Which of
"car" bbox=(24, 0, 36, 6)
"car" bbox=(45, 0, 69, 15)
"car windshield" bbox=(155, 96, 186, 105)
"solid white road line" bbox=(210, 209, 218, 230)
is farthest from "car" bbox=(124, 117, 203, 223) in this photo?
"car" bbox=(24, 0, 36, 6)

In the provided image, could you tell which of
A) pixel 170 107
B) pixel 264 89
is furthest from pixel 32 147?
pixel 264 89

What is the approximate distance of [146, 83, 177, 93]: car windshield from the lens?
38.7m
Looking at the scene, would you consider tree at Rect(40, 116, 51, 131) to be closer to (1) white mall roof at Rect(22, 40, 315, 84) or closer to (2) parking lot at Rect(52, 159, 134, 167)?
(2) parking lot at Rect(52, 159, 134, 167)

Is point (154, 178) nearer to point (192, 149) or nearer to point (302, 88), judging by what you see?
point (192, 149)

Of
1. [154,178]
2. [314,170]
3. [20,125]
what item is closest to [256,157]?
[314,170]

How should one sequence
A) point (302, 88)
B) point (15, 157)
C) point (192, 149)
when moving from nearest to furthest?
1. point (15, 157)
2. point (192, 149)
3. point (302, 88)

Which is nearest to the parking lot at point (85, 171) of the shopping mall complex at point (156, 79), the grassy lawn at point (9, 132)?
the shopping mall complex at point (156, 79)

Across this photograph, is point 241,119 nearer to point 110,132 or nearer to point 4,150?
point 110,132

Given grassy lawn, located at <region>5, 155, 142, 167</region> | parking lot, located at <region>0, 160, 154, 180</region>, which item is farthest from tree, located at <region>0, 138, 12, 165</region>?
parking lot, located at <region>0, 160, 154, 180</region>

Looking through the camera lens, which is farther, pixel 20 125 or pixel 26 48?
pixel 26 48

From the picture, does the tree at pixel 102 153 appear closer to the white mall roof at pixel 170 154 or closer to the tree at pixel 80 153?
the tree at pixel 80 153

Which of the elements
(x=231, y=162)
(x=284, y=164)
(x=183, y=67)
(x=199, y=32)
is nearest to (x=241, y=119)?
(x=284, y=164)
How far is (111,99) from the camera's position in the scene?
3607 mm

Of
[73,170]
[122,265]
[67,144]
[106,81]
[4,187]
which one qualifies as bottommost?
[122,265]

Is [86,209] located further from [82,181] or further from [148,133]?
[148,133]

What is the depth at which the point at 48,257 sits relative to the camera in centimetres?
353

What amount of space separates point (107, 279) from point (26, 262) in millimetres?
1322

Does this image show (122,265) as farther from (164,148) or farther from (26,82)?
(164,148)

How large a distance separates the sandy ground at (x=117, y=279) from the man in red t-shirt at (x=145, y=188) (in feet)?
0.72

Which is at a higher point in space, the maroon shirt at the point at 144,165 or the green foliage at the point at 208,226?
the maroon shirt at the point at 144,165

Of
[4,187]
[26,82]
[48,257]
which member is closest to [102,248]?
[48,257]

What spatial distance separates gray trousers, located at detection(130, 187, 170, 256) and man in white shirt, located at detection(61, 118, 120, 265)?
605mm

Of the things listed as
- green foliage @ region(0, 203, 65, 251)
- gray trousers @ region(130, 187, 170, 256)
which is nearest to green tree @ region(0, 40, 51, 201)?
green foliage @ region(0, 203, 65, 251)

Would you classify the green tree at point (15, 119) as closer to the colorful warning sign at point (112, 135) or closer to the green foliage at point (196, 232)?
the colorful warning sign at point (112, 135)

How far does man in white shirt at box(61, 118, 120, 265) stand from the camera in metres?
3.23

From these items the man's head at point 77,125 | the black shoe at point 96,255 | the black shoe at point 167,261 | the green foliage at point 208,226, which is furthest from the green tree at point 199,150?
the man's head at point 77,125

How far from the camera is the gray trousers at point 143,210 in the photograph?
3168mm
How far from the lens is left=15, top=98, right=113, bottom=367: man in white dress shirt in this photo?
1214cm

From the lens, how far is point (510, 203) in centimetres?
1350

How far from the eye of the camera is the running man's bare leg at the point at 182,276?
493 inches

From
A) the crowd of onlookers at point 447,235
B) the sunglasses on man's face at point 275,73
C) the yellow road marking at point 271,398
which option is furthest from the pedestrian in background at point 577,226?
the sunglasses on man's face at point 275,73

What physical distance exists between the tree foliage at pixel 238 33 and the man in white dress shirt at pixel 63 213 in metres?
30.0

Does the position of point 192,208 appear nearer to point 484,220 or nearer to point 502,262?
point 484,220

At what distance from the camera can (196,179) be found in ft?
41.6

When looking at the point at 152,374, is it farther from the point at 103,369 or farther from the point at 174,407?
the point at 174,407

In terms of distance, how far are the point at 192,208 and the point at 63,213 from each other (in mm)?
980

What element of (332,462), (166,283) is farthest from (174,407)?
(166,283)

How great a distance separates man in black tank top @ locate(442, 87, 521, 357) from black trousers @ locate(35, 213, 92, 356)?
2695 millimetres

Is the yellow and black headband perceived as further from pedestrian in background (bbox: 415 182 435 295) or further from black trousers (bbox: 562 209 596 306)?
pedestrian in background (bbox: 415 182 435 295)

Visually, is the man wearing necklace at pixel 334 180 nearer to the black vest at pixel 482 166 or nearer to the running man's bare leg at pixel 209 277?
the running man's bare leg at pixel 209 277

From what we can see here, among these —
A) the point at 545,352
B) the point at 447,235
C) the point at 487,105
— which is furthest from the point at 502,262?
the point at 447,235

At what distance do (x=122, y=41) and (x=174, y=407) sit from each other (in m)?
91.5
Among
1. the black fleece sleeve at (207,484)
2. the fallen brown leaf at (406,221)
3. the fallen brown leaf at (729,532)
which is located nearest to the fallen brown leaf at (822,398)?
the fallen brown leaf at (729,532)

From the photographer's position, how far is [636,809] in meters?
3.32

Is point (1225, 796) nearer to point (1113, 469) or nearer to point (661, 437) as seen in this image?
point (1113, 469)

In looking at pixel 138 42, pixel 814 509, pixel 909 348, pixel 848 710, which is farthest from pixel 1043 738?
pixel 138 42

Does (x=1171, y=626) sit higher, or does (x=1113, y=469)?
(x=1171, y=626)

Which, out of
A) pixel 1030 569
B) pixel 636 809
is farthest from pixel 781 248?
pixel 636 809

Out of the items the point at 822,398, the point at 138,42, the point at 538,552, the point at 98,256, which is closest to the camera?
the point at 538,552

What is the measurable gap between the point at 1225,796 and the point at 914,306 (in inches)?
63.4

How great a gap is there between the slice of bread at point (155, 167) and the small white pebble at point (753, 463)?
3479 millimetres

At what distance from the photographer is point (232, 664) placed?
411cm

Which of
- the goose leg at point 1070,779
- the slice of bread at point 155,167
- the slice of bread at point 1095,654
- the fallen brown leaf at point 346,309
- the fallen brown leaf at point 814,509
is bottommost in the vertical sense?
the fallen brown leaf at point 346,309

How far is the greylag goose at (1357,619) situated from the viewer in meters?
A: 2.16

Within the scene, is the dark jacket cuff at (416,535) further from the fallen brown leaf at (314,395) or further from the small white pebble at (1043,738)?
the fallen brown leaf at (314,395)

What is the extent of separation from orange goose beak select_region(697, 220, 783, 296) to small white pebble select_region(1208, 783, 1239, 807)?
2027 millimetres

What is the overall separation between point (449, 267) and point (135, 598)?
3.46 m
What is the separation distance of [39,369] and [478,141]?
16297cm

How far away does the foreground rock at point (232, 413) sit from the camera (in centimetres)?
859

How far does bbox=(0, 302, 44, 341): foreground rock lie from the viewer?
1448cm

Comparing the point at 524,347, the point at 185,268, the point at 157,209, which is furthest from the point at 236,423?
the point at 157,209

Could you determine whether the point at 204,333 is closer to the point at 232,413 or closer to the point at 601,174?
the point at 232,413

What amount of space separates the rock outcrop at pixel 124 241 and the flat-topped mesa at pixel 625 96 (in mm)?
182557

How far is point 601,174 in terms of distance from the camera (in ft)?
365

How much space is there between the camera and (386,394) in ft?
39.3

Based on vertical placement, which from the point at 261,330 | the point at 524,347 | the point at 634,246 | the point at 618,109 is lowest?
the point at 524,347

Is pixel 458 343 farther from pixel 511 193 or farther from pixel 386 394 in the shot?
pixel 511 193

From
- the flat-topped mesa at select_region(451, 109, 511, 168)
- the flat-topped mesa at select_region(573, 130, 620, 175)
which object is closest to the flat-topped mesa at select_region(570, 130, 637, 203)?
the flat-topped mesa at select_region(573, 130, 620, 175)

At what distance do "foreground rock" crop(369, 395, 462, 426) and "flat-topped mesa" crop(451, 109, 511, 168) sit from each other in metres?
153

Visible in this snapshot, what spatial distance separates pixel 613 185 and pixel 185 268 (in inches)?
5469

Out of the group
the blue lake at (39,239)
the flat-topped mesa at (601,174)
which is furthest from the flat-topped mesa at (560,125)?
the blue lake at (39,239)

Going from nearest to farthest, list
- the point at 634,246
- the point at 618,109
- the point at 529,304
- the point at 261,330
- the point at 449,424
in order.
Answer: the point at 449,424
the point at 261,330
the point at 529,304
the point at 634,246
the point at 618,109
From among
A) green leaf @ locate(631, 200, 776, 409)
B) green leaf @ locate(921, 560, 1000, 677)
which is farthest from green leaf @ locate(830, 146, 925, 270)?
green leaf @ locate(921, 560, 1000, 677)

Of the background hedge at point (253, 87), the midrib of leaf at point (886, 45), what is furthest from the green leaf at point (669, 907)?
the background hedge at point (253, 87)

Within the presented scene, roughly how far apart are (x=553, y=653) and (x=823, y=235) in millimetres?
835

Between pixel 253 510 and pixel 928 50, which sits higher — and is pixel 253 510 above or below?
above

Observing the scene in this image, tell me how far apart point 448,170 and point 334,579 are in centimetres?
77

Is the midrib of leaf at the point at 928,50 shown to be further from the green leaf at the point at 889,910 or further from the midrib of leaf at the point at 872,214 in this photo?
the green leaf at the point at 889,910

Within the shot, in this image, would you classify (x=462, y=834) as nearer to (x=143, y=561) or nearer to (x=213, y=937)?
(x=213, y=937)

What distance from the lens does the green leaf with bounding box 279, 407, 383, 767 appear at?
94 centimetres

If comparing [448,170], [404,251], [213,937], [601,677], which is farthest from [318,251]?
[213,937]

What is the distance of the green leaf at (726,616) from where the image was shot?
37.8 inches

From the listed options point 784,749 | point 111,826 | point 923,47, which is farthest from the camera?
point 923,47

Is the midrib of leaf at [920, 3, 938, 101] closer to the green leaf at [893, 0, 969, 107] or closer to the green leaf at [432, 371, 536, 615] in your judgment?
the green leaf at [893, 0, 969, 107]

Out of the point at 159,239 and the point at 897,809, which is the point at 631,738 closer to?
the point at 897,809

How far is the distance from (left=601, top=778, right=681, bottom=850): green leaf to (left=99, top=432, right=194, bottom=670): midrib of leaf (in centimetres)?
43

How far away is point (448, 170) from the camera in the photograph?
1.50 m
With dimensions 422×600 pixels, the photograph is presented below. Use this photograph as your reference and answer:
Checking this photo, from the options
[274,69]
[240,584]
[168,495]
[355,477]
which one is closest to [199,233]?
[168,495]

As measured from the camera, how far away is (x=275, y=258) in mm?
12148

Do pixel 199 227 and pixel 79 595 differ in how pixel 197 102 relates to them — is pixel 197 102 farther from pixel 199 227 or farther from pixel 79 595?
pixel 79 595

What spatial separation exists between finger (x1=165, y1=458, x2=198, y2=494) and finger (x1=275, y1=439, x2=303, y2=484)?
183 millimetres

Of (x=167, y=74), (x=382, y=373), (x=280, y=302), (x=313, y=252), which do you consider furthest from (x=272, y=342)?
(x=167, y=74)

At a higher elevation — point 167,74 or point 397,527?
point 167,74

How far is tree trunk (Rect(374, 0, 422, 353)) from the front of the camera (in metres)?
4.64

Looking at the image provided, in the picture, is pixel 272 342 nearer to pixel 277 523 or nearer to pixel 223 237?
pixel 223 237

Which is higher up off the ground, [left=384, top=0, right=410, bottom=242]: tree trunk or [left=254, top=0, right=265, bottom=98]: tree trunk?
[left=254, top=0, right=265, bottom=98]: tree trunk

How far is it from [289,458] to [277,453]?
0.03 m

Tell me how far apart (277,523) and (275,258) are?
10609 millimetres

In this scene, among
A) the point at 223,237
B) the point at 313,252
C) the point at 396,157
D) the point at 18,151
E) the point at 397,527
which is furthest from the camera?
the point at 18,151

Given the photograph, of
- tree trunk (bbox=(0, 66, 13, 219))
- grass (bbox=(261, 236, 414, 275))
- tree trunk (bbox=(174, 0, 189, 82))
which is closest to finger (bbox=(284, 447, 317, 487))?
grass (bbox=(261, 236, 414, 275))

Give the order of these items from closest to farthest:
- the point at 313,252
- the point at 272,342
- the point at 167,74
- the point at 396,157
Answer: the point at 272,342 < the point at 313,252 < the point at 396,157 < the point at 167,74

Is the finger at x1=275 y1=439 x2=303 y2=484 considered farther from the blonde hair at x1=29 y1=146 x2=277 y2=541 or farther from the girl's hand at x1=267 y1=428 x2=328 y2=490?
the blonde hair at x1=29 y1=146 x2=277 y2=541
● ● ● ● ● ● ●
EXERCISE PROMPT:
Copy everything from the line containing "Given the photograph, of" down to the last of the rows, substituting "tree stump" for every "tree trunk" and leaving all else unchanged.

WRITTEN ANSWER:
Given the photograph, of
- tree stump (bbox=(0, 66, 13, 219))
- grass (bbox=(261, 236, 414, 275))
- tree stump (bbox=(174, 0, 189, 82))
which is closest to finger (bbox=(284, 447, 317, 487))?
grass (bbox=(261, 236, 414, 275))

Give the order of these items from closest to farthest:
- the point at 313,252
- the point at 272,342
- the point at 167,74
- the point at 396,157
Answer: the point at 272,342 < the point at 313,252 < the point at 396,157 < the point at 167,74

Is the finger at x1=275 y1=439 x2=303 y2=484 considered farther from the blonde hair at x1=29 y1=146 x2=277 y2=541 or farther from the girl's hand at x1=267 y1=428 x2=328 y2=490?
the blonde hair at x1=29 y1=146 x2=277 y2=541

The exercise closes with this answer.